***** MATERIAL TO PROCESS

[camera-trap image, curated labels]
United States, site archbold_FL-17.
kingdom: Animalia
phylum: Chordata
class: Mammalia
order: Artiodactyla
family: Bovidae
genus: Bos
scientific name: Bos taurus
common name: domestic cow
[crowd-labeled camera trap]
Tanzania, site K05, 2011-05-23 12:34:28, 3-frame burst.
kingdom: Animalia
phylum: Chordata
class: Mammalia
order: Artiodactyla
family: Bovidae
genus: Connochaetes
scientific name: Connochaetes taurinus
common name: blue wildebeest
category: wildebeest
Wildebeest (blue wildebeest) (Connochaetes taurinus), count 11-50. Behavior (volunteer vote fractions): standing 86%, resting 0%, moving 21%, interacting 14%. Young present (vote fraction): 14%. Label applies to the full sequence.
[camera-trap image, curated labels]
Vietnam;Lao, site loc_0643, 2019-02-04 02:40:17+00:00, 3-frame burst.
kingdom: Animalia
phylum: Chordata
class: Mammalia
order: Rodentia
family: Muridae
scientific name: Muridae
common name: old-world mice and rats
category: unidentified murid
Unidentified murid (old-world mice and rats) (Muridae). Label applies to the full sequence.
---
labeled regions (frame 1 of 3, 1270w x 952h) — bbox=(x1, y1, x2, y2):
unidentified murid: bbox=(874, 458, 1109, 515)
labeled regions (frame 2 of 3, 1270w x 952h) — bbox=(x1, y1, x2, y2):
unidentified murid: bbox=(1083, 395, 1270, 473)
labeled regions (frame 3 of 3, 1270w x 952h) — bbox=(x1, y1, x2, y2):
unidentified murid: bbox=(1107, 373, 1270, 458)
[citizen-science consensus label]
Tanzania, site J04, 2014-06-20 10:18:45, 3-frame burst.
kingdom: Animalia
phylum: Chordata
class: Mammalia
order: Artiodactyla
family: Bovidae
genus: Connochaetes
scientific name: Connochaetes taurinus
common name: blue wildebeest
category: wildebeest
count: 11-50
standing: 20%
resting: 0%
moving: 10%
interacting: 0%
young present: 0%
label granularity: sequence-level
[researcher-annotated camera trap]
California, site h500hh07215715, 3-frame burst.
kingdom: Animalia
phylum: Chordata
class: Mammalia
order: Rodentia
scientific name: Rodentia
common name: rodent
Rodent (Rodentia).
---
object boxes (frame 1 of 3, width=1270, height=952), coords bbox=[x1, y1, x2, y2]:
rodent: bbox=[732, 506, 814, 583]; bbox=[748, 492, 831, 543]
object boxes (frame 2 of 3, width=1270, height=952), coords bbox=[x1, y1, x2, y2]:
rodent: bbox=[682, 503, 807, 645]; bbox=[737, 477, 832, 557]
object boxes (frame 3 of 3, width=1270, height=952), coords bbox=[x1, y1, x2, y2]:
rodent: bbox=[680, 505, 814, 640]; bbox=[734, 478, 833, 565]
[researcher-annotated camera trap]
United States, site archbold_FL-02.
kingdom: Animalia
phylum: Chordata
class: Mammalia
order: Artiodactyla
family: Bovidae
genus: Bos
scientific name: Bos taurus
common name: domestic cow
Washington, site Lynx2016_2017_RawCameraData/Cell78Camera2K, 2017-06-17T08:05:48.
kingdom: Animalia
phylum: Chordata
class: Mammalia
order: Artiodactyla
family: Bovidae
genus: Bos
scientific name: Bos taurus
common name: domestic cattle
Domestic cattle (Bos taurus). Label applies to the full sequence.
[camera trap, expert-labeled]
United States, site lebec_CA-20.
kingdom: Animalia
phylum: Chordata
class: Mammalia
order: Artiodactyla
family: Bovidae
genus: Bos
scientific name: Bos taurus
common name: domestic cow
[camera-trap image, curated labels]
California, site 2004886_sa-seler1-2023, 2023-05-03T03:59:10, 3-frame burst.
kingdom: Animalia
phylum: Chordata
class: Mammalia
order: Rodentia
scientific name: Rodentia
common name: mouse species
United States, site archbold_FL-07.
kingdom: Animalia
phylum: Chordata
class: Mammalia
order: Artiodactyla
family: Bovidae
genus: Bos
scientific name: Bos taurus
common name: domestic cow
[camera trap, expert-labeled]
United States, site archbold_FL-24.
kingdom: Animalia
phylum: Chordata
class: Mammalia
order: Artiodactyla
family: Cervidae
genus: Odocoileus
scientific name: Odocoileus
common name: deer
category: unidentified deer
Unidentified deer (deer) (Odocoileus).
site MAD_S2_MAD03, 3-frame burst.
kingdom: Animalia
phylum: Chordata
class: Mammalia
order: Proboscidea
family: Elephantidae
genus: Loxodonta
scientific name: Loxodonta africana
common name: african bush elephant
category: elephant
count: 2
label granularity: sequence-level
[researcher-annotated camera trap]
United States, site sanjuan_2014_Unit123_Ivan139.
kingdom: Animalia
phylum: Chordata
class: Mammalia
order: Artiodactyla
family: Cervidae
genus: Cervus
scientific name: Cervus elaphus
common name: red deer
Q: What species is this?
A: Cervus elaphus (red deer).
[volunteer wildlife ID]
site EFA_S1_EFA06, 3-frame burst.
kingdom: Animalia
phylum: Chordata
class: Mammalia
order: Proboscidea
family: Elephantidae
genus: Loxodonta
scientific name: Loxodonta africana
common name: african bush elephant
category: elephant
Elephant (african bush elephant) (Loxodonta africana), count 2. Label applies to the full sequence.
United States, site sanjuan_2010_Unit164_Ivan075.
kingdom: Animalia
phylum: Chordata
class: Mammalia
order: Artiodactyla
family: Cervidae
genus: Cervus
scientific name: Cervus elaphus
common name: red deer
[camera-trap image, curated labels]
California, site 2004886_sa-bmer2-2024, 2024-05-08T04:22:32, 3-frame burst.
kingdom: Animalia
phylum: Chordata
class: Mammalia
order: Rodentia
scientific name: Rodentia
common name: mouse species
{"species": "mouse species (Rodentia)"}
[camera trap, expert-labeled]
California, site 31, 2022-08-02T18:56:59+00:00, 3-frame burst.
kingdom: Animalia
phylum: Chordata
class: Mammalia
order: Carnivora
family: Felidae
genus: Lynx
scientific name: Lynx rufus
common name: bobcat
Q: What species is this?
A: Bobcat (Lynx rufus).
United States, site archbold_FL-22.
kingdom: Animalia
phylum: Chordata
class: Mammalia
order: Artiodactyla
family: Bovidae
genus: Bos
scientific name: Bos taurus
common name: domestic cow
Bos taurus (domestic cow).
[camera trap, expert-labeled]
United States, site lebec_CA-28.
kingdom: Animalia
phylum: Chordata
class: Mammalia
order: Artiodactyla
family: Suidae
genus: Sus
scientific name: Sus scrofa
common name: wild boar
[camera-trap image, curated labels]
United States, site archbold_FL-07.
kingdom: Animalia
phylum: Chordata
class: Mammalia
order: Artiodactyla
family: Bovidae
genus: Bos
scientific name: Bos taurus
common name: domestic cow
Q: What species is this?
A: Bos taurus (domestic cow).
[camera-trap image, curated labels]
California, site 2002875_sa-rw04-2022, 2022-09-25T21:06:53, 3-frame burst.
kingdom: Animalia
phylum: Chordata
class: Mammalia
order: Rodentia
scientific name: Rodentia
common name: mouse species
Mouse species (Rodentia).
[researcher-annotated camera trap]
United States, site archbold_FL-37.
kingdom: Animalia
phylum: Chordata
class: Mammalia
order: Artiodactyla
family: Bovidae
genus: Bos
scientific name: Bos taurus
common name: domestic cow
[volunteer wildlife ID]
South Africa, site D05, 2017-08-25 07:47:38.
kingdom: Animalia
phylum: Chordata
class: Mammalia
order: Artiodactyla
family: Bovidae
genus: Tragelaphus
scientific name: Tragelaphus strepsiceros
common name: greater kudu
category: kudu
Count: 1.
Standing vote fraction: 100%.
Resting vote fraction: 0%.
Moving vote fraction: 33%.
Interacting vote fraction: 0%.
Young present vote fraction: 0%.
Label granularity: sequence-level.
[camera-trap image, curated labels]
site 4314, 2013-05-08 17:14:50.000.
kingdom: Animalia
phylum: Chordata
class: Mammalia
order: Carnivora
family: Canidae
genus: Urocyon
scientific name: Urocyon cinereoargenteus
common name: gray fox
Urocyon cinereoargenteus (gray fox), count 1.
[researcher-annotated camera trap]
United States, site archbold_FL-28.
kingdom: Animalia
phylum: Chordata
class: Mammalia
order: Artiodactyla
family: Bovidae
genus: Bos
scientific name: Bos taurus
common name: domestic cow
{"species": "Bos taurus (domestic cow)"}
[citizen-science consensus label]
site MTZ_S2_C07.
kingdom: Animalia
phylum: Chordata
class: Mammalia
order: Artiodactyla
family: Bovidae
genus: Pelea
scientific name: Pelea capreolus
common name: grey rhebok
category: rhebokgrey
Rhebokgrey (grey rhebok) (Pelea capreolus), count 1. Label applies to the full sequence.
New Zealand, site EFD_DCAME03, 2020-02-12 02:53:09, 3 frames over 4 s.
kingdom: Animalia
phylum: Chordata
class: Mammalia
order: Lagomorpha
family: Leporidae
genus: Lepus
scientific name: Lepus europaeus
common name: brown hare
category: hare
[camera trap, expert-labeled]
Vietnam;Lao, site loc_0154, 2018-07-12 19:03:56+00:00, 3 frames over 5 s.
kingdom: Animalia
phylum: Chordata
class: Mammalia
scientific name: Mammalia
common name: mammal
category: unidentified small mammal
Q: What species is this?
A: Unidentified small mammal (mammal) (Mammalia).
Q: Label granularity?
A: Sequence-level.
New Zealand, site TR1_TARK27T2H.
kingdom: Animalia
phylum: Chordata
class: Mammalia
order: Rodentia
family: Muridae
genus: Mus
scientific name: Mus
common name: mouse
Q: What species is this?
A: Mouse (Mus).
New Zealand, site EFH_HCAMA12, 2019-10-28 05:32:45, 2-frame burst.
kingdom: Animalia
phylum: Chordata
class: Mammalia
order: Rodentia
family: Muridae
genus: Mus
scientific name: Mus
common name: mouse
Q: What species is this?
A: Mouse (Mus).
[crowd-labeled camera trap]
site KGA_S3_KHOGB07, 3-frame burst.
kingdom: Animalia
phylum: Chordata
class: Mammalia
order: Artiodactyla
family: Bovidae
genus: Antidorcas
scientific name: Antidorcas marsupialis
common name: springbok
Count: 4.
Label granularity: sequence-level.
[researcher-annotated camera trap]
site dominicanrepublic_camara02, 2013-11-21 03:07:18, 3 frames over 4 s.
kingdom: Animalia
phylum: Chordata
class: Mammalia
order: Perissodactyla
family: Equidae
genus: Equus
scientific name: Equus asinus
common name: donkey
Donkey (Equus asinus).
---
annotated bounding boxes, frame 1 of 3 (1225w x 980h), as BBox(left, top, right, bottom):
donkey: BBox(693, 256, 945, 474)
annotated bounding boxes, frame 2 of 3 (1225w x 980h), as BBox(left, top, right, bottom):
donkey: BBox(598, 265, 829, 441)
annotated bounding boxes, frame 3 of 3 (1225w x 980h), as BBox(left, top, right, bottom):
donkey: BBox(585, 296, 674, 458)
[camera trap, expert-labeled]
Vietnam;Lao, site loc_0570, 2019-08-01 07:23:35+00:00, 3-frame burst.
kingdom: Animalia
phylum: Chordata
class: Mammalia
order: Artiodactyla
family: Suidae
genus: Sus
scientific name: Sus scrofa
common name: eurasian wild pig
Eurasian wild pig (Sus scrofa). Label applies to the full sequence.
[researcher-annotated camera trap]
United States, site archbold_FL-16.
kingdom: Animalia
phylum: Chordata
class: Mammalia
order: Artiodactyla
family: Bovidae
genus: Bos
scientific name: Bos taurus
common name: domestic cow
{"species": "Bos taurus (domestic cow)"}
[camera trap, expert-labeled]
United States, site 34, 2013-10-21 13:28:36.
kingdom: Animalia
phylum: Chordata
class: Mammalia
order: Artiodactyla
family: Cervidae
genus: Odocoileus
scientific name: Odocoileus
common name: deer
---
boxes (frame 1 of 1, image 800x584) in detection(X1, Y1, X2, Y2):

**********

The lines to copy are those above that contain "Zealand".

# [WRITTEN REPLY]
New Zealand, site EFD_DCAME03, 2020-02-12 02:53:09, 3 frames over 4 s.
New Zealand, site TR1_TARK27T2H.
New Zealand, site EFH_HCAMA12, 2019-10-28 05:32:45, 2-frame burst.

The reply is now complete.